Moedas no caixão do Papa: origem e significado dos rituais finais no sepultamento do Papa Francisco
Foto: Fiéis prestam homenagem ao Papa (Vatican Media)
O caixão de um Papa não guarda apenas seu corpo. Guarda também símbolos de um legado. Entre eles, moedas e medalhas cunhadas durante o pontificado. No caso do Papa Francisco, falecido recentemente, a presença de uma bolsa contendo essas peças reforça uma tradição milenar que resiste ao tempo — mesmo após as mudanças que ele próprio promoveu nos ritos funerários da Igreja Católica.
A prática chama atenção e desperta curiosidade: por que moedas? Por que enterrá-las junto ao Papa?
A resposta está na intersecção entre a história, a fé e os ritos de passagem. Antes de ser uma tradição católica, a ideia de enterrar pessoas com moedas vem de práticas da Antiguidade. Na Grécia, era comum colocar uma pequena moeda, o chamado óbolo de Caronte, na boca do morto. O valor simbólico: pagar a travessia do rio Estige, conduzida por Caronte, rumo ao mundo dos mortos. Em Roma, práticas semelhantes eram registradas. No Oriente Próximo e no Egito, moedas e objetos eram sepultados como provisões para a vida após a morte.
Com o tempo, a Igreja assimilou algumas dessas práticas e lhes deu novos significados. No Vaticano, os funerais papais passaram a incluir objetos simbólicos no interior do caixão. As moedas cunhadas durante o pontificado tornaram-se uma constante. Assim como as medalhas papais, que celebram anos santos, eventos marcantes e iniciativas do pontífice.
As moedas, em ouro, prata e cobre, são colocadas em um pequeno saco. A quantidade costuma variar de acordo com os anos de pontificado. A lógica é simples: uma moeda por ano de liderança da Igreja. Representam a administração do tempo, os frutos do serviço prestado, o legado espiritual e material de um Papa.
As medalhas, por outro lado, funcionam como registros em metal. São mais que homenagens: são mensagens visuais sobre o que foi vivido e defendido. Em termos teológicos, podem ser vistas como sacramentais — objetos que reforçam a fé, a devoção e o vínculo espiritual de quem os carrega.
Outro item sempre presente é o “rogito” — um documento colocado junto ao corpo, que narra brevemente os principais atos do pontificado. Também são incluídos elementos litúrgicos, como o pálio, usado por arcebispos e simbolicamente ligado à autoridade pastoral.

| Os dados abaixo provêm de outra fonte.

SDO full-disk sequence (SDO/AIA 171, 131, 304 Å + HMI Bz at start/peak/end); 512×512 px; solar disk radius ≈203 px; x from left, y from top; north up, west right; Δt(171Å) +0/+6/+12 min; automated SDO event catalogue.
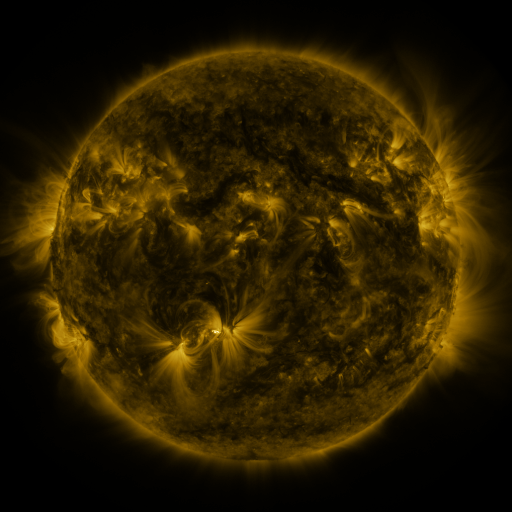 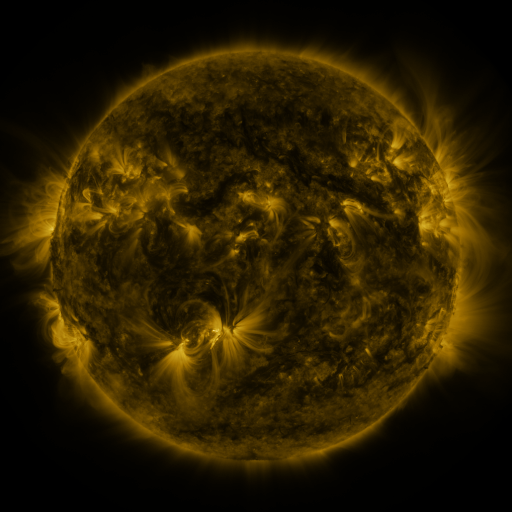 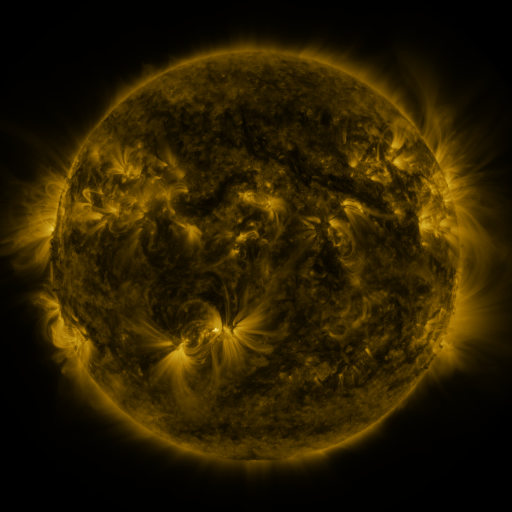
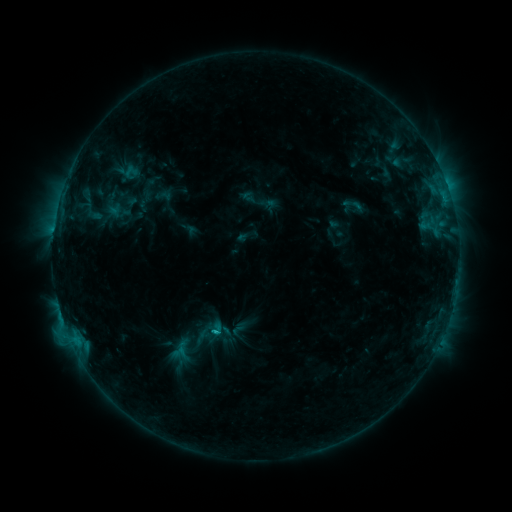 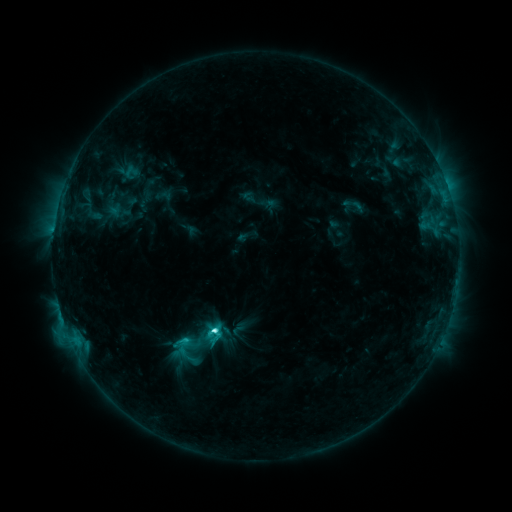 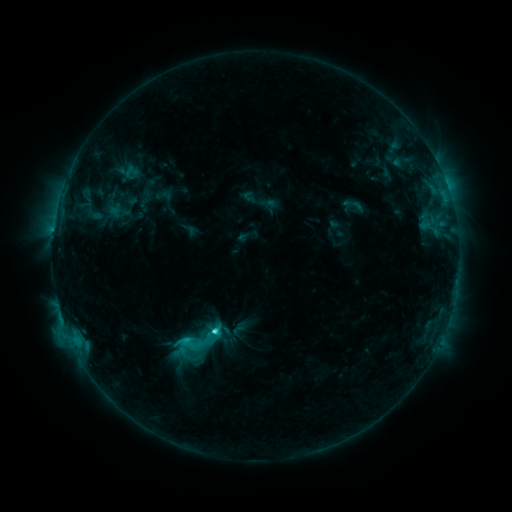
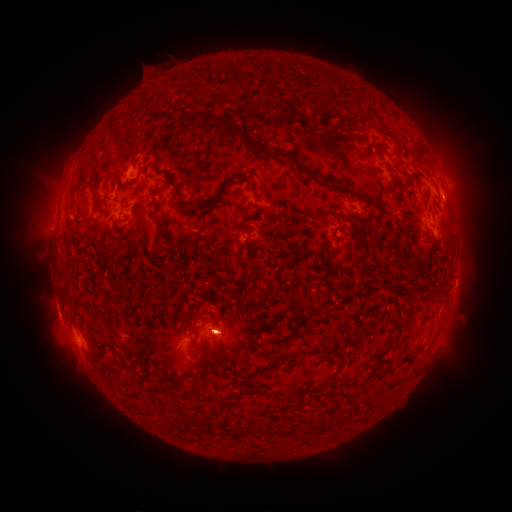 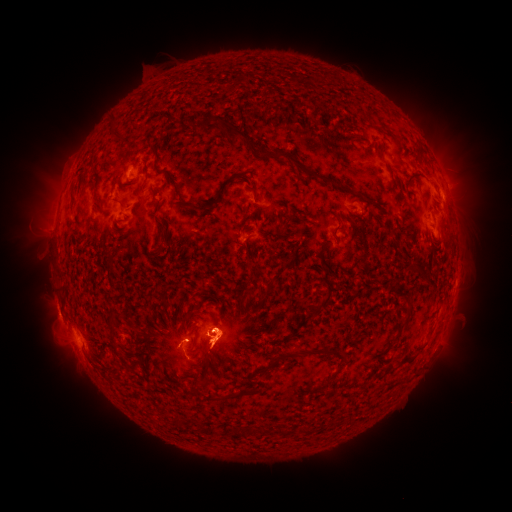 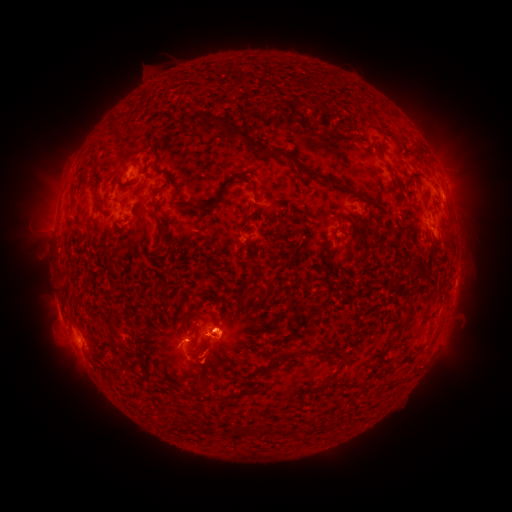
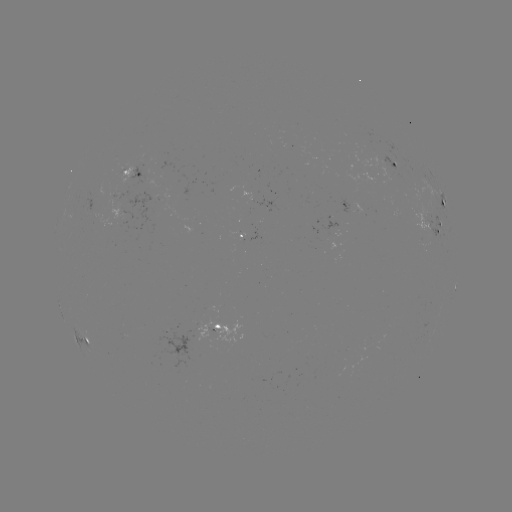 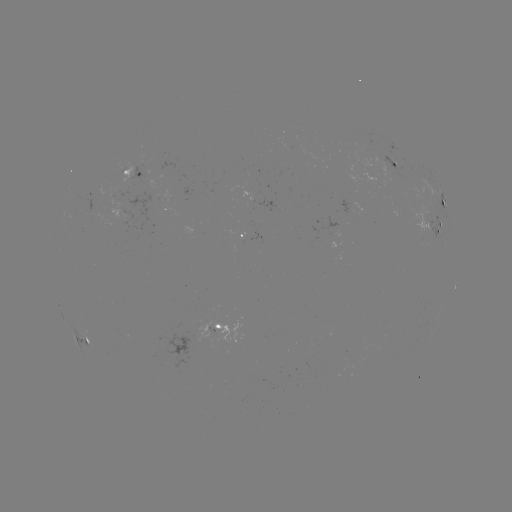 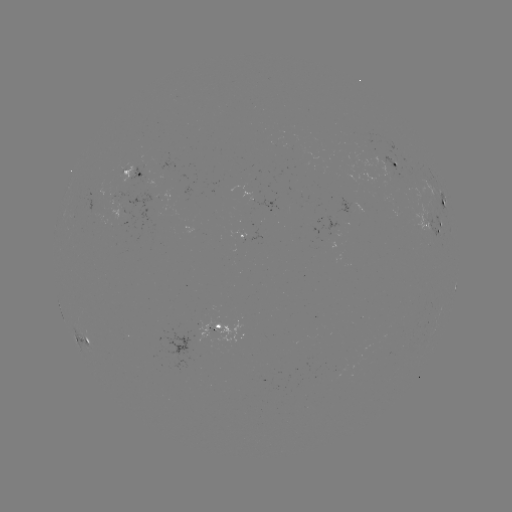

Durante séculos, os Papas eram enterrados em três caixões: um de cipreste, outro de chumbo ou zinco, e um externo de carvalho ou olmo. Cada um com seu significado. O cipreste, sinal da humildade e da mortalidade; o chumbo, da preservação e da eternidade; o carvalho, da dignidade e da força.
Francisco, no entanto, decidiu simplificar o ritual. Aboliu os três caixões e escolheu um único modelo de madeira (revestido de zinco), em sintonia com seu estilo pastoral mais sóbrio e direto. Mas a tradição das moedas permaneceu. Mesmo num funeral simplificado, os símbolos do pontificado estão lá. E a permanência deles mostra que, em meio às reformas, há elementos que resistem — por seu peso histórico, simbólico e espiritual.
Essa permanência também reflete o entendimento do Papa sobre a importância dos ritos. Francisco não negava a tradição. Mas buscava purificá-la de excessos, mantendo o essencial. E entre os elementos essenciais, as moedas falam alto.
O gesto não é decorativo. Ele carrega camadas de sentido: a marca do tempo vivido, o registro de decisões, a memória institucional da Igreja. Colocar moedas no caixão de um Papa é, ao mesmo tempo, um ato de encerramento e de continuação. Marca o fim de um pontificado, mas preserva, em metal, o que foi feito.
Esse costume não é exclusivo da Igreja. Culturas ao redor do mundo, desde a antiguidade, usaram objetos simbólicos nos enterros. Mas o modo como o Vaticano adaptou a prática revela a capacidade da fé católica de dialogar com o passado sem perder seu centro: a esperança na vida eterna.
Nos funerais modernos, as moedas e medalhas funcionam como pontes entre a história e o presente, entre o ritual e a fé, entre o homem que liderou a Igreja e a instituição que continua.
A morte de um Papa sempre chama atenção do mundo. Mas são os detalhes silenciosos — como a pequena bolsa de moedas dentro do caixão — que falam com mais profundidade sobre o que significa o papado. E sobre o que permanece quando o pontificado termina.